• [EXCERPTED DATA]:
•••••

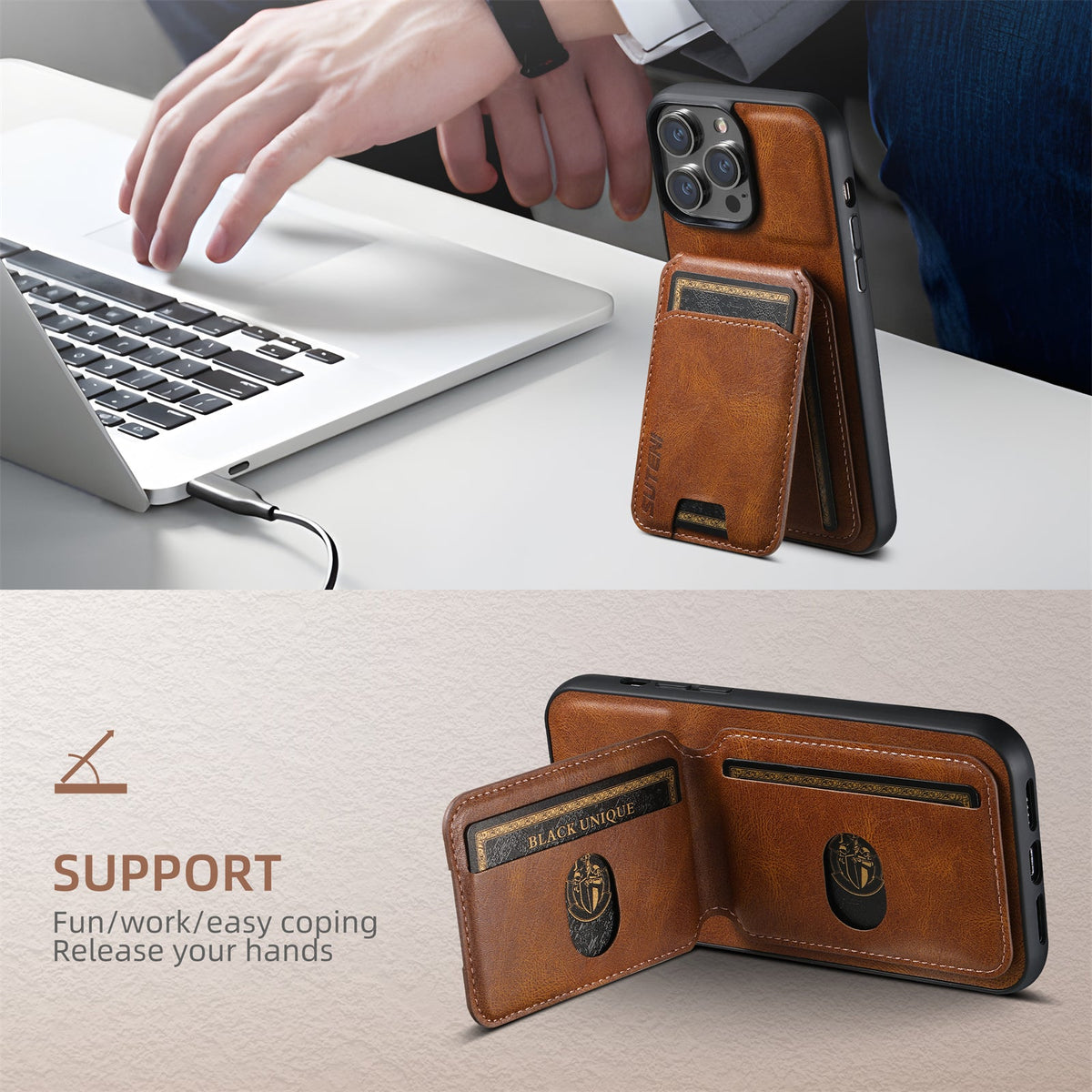 Bifold Leather Wallet Case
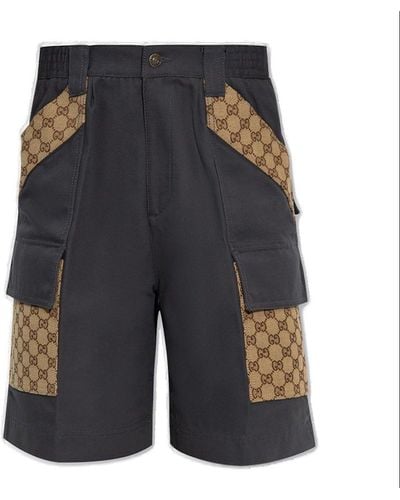 Gucci Cargo Monogrammed Shorts - Blue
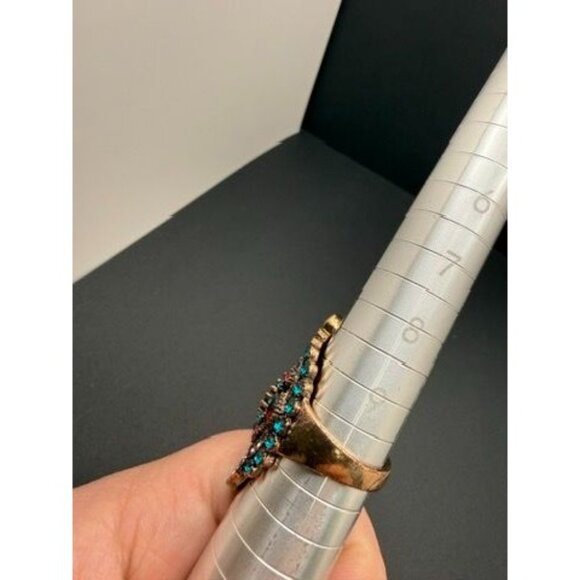 VTG Bohemian Fashion Statement Ring – Red Teardrop Center, Turquoise & Rhinesto - Picture 3 of 5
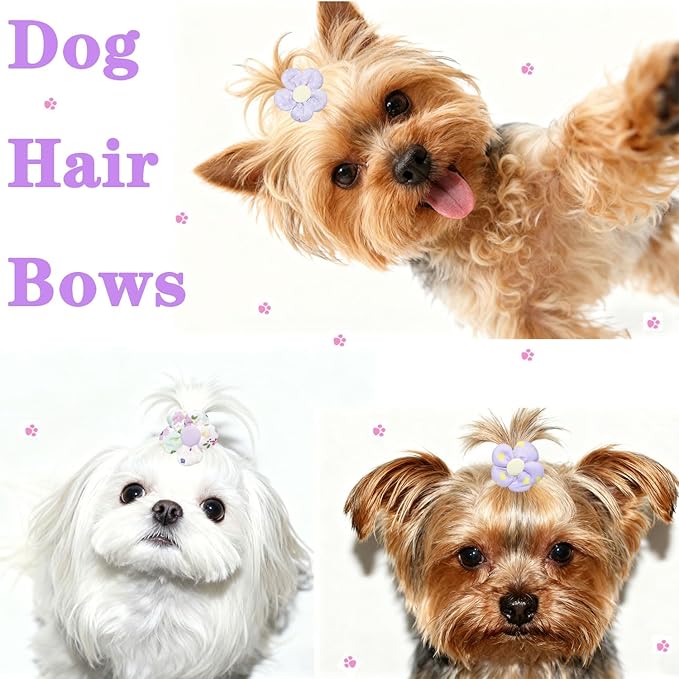 20 Pcs Handmade Cute Puppy Hair Bows, Flower Bowknot with Rubber Bands for Small Dog Hair Ties Accessories Hibiscus Purple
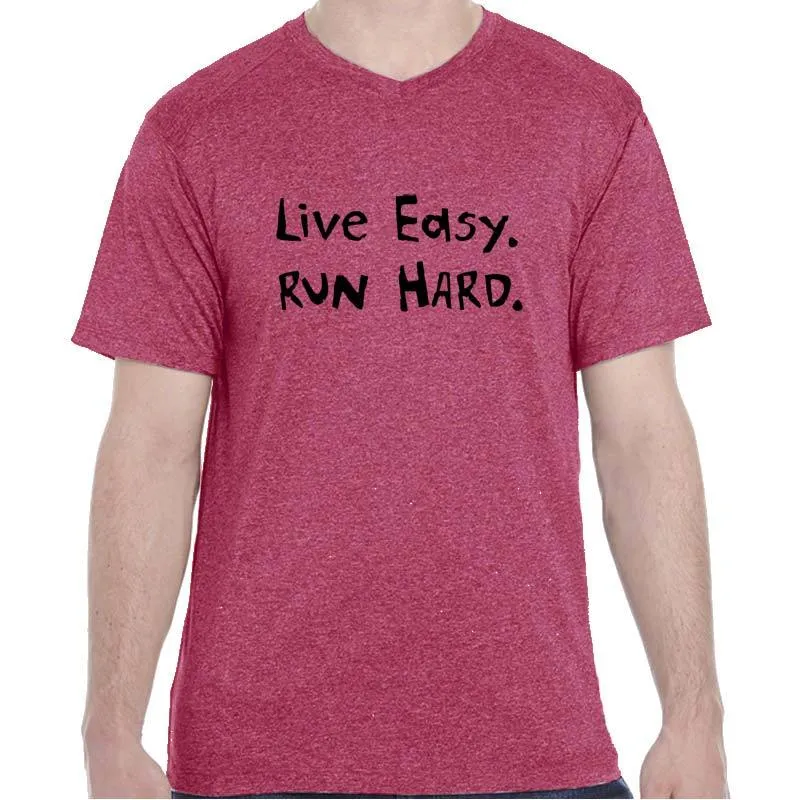 Men's HeatherSoft Tech Short Sleeve Shallow V - "Live Easy. Run Hard."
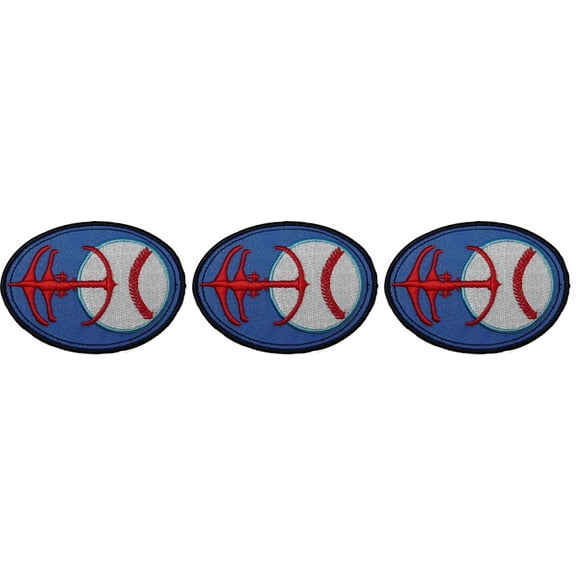 Star Trek DS9 Baseball Holosuite Prop Logo 3.5" Tall Embroidered Patch Set of 3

•••••

Could you retype each of the records above word for word, with the pictures left out?

• [ANSWER SECTION]:
 Bifold Leather Wallet Case
 Gucci Cargo Monogrammed Shorts - Blue
 VTG Bohemian Fashion Statement Ring – Red Teardrop Center, Turquoise & Rhinesto - Picture 3 of 5
 20 Pcs Handmade Cute Puppy Hair Bows, Flower Bowknot with Rubber Bands for Small Dog Hair Ties Accessories Hibiscus Purple
 Men's HeatherSoft Tech Short Sleeve Shallow V - "Live Easy. Run Hard."
 Star Trek DS9 Baseball Holosuite Prop Logo 3.5" Tall Embroidered Patch Set of 3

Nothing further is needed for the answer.